Fork me on GitHub
#xtdb
<
2020-06-26
>
euccastro01:06:11

in https://opencrux.com/docs#config-backup I read "Crux provides utility APIs for local backup and restore when you are using the standalone mode." Where can I find docs for those APIs?

euccastro01:06:44

i.e., how do I back up / restore a crux instance that is only backed by rocksdb or lmdb?

euccastro01:06:57

searching for how to restore such a backup... (maybe just pass its path to crux/start-node? I'll give that a try...

euccastro02:06:46

I tried it for the lmdb backend and it works. Nice!

euccastro02:06:11

lmk if you'd rather me delete this monologue šŸ™‚

euccastro02:06:32

yes, that seems better and more general than fiddling with the underlying stores directly

dvingo02:06:20

for rocksdb at least (not sure about lmbd) you can copy the data directories via the filesystem as long as the node is not running

euccastro03:06:38

thanks! I don't want to have to stop the node in order to back it up though

euccastro03:06:59

crux.backup/backup and crux.backup/restore are what I'm after really. the latter is broken. I could work around it by copying :crux.kv/db-dir to :db-dir and ignoring its final log (it wants to copy some :event-log-dir which doesn't exist for standalone K/V stores), but since all it's doing is copying the backup over to :db-dir I'll just do that myself

jarohen07:06:40

I'm sorry to say this local node backup and restore module has decayed over time. As part of our ongoing beta, we are looking into a more cluster-aware snapshot solution (predominantly for ease of bringing up new nodes rather than backup/restore) - will obviously announce any progress on here. If you do want to back up local nodes, it's most important to back up the golden store of the tx-log and the document store (as it is with non-local nodes, in fact) - the nodes themselves can be deleted and rebuilt so long as these golden stores are intact. If you are using the standalone topology, this means setting :crux.standalone/event-log-dir as part of your options, and then backing that up offline.
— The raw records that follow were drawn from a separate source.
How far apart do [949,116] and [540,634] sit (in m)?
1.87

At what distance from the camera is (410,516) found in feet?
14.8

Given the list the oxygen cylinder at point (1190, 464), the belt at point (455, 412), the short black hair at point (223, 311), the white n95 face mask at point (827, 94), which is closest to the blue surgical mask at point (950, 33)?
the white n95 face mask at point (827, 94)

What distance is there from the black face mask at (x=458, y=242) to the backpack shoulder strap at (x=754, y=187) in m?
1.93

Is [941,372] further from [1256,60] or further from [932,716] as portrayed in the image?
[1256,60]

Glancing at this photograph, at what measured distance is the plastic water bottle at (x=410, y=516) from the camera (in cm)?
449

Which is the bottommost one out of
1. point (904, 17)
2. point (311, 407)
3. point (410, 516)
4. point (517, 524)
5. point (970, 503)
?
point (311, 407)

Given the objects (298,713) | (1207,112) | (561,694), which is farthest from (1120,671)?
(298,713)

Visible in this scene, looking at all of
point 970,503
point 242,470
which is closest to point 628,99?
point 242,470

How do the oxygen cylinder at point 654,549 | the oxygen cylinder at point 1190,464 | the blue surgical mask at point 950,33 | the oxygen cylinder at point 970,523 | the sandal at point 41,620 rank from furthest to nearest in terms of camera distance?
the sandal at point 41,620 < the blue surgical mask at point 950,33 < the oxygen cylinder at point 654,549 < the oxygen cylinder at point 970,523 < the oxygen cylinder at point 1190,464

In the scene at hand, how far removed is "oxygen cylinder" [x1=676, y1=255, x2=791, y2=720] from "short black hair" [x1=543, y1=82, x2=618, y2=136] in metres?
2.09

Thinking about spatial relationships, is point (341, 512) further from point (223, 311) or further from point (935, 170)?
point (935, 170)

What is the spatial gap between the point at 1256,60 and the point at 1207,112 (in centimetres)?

That said, I'd recommend using any one of the other golden stores (Kafka or JDBC) for production usage, rather than standalone - they already have well-established backup/restore processes (not to mention scalability, availability, monitoring, etc).

jarohen07:06:58

Admittedly, we originally only envisaged standalone to be for dev-only usage - although we are aware that it is now being deployed into production in places šŸ™‚

euccastro08:06:46

thanks for the detailed explanation!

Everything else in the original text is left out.